§ GOAL 1
Set down the stretch of the fruit ranking below from "These berries, like" through "days/months/or years tbh.", word for word.
§ GOAL 2
In the fruit ranking below, which season and episode of "Drake & Josh" is said to have settled that an avocado is a fruit?
§ GOAL 3
Pick up the fruit ranking below after its final sentence and keep it going.

§ SOURCE
━━━━━━━━
7. BLACKBERRIES and RASPBERRIES

These berries, like a girl’s eyebrows, are sister not twins. They are similar but they are both yum-town for different reasons. Raspberries are better when they have something else helping it like a smoothie or some dainty candy. Blackberries slay the tastebuds all by themselves, even though they leave your digits with an unwashable mauve tone for a few days/months/or years tbh.

8. AVOCADO

Season 4, Episode 16 of "Drake & Josh" officially decided once and for all that an avocado is a fruit, and that is what this “alligator pear” is doing on this list. Although it looks like snot it’s s’not bad at all; in fact, it is SUPER refreshing. Some people like eating avocado by itself, but this is at this spot for one reason only: guacamole. One corn chip dipped into a vat of guac instantly transports you into a Cali girl screaming, “ I LOOOVE CHIPOTLE."
━━━━━━━━
§ EXTRACTED MATERIAL
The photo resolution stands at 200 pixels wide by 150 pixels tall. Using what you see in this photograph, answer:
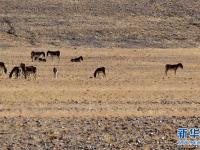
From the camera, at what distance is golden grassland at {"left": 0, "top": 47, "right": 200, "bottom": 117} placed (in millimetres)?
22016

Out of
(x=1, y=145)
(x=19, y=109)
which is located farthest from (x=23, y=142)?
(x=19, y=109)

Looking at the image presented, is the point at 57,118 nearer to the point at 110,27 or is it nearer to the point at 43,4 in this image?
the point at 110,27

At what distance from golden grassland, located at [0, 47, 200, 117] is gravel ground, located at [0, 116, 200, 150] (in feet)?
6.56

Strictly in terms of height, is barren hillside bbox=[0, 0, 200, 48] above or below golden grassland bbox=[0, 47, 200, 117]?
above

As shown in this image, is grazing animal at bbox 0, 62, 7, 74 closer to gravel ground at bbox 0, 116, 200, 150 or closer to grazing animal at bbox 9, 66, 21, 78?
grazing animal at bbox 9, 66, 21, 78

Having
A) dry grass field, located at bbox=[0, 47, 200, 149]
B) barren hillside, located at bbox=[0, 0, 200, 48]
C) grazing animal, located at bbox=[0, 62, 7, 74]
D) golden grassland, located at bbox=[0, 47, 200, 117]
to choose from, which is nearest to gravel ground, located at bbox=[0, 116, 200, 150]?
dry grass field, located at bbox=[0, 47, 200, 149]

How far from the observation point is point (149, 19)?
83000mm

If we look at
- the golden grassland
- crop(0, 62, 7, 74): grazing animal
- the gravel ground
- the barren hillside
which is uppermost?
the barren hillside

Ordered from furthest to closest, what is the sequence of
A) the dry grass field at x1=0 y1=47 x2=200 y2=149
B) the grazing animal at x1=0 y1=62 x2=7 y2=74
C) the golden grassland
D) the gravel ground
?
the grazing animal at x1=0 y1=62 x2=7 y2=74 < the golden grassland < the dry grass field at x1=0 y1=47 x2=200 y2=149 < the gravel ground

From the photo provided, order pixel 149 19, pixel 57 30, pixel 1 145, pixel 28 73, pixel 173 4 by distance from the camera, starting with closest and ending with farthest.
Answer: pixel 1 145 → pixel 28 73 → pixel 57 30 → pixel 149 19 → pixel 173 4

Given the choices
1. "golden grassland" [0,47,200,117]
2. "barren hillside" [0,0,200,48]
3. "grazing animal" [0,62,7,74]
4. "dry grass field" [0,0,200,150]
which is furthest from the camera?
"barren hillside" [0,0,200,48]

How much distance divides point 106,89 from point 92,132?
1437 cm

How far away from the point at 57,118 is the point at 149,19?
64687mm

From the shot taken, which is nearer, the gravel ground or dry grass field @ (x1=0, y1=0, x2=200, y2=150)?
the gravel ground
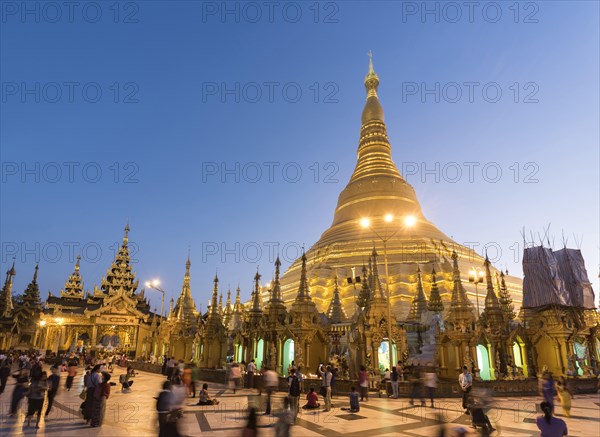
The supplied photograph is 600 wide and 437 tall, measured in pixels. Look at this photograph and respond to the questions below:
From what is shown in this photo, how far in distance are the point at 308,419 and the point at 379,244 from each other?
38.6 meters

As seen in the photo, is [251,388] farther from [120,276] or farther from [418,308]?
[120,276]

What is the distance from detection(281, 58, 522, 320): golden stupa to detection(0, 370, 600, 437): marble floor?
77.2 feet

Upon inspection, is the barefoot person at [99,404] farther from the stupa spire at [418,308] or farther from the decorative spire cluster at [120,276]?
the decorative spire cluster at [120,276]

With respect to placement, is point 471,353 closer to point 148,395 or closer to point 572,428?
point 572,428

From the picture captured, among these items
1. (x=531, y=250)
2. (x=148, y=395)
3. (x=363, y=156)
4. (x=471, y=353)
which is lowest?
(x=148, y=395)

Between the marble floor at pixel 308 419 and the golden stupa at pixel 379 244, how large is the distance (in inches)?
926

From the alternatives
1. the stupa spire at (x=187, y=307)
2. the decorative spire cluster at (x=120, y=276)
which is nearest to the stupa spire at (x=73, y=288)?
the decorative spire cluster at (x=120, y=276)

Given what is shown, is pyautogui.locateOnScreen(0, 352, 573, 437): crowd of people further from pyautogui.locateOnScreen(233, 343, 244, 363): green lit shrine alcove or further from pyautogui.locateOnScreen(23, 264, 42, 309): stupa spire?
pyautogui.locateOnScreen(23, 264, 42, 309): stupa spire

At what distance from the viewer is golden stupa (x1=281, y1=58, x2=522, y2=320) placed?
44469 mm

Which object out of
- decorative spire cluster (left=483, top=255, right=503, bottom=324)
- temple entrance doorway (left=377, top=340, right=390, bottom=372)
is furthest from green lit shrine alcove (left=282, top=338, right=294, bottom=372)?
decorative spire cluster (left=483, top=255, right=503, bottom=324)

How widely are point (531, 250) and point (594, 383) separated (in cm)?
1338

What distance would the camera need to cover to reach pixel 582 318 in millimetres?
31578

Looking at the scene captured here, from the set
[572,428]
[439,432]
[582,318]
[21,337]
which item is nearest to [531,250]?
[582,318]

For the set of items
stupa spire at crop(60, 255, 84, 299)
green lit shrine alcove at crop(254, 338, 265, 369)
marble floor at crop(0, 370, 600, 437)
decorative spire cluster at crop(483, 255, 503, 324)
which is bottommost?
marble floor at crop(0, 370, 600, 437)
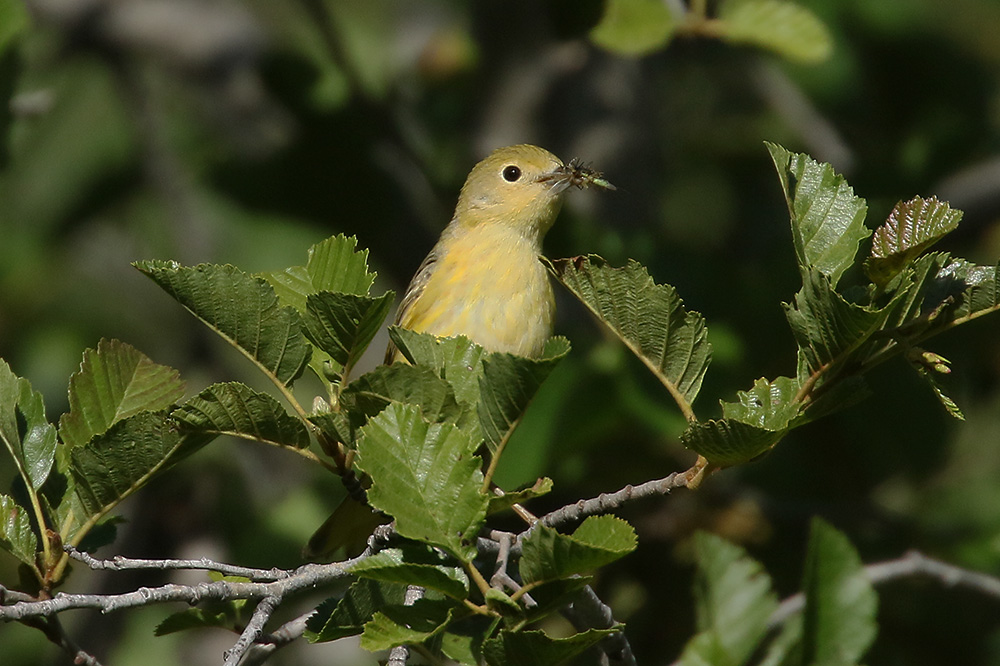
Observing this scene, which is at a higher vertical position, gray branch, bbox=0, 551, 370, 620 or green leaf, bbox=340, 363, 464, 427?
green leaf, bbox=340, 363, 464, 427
━━━━━━━━
§ WRITTEN RESPONSE 1
These berries, like a girl’s eyebrows, are sister not twins. They are similar but they are both yum-town for different reasons. Raspberries are better when they have something else helping it like a smoothie or some dainty candy. Blackberries slay the tastebuds all by themselves, even though they leave your digits with an unwashable mauve tone for a few days/months/or years tbh.

§ WRITTEN RESPONSE 2
Season 4, Episode 16.

§ WRITTEN RESPONSE 3
9. KIWI

Just like the avocado, the kiwi has gross outside and a verdant interior boomin’ with flavor. Although the surface somewhat resembles a fuzzy gonad (sorry), the actual taste of the fruit is an accumulation of the phrase, “Yas”. Unlike the birds, kiwis can fly you to flavor heaven Get it because kiwis are flightless birds too! Yeah- No- Not my best work.

10. PEACHES and BLUEBERRIES and GRAPES and PEARS

These four seemingly disparate fruits are all tied here because they are all deserving of being in the elite and exclusive top 10 of the ultimate compilation of fruit known to man. So yes, all of these fruits are yum in your tum, but they are not for everyday consumption. They come with their issues too: peaches have pits which suck, blueberries are NOT blue, and grapes and pears are just good.

11. ORANGES (CLASSIC)

Here is where the slippery slope of fruitage begins. Okay I can dabble into some refreshing orange juice, as I believe everyone does, however i have some issue with the fruit itself. How ANNOYING is it that you have to dig my perfectly polished cuticles into an orange’s orange flesh just to get to the fruit. And on top of that, your hands will smell like orange no matter how long you scrub them. Okay they are pretty tasty but if you get the ones with seeds— R.I.P.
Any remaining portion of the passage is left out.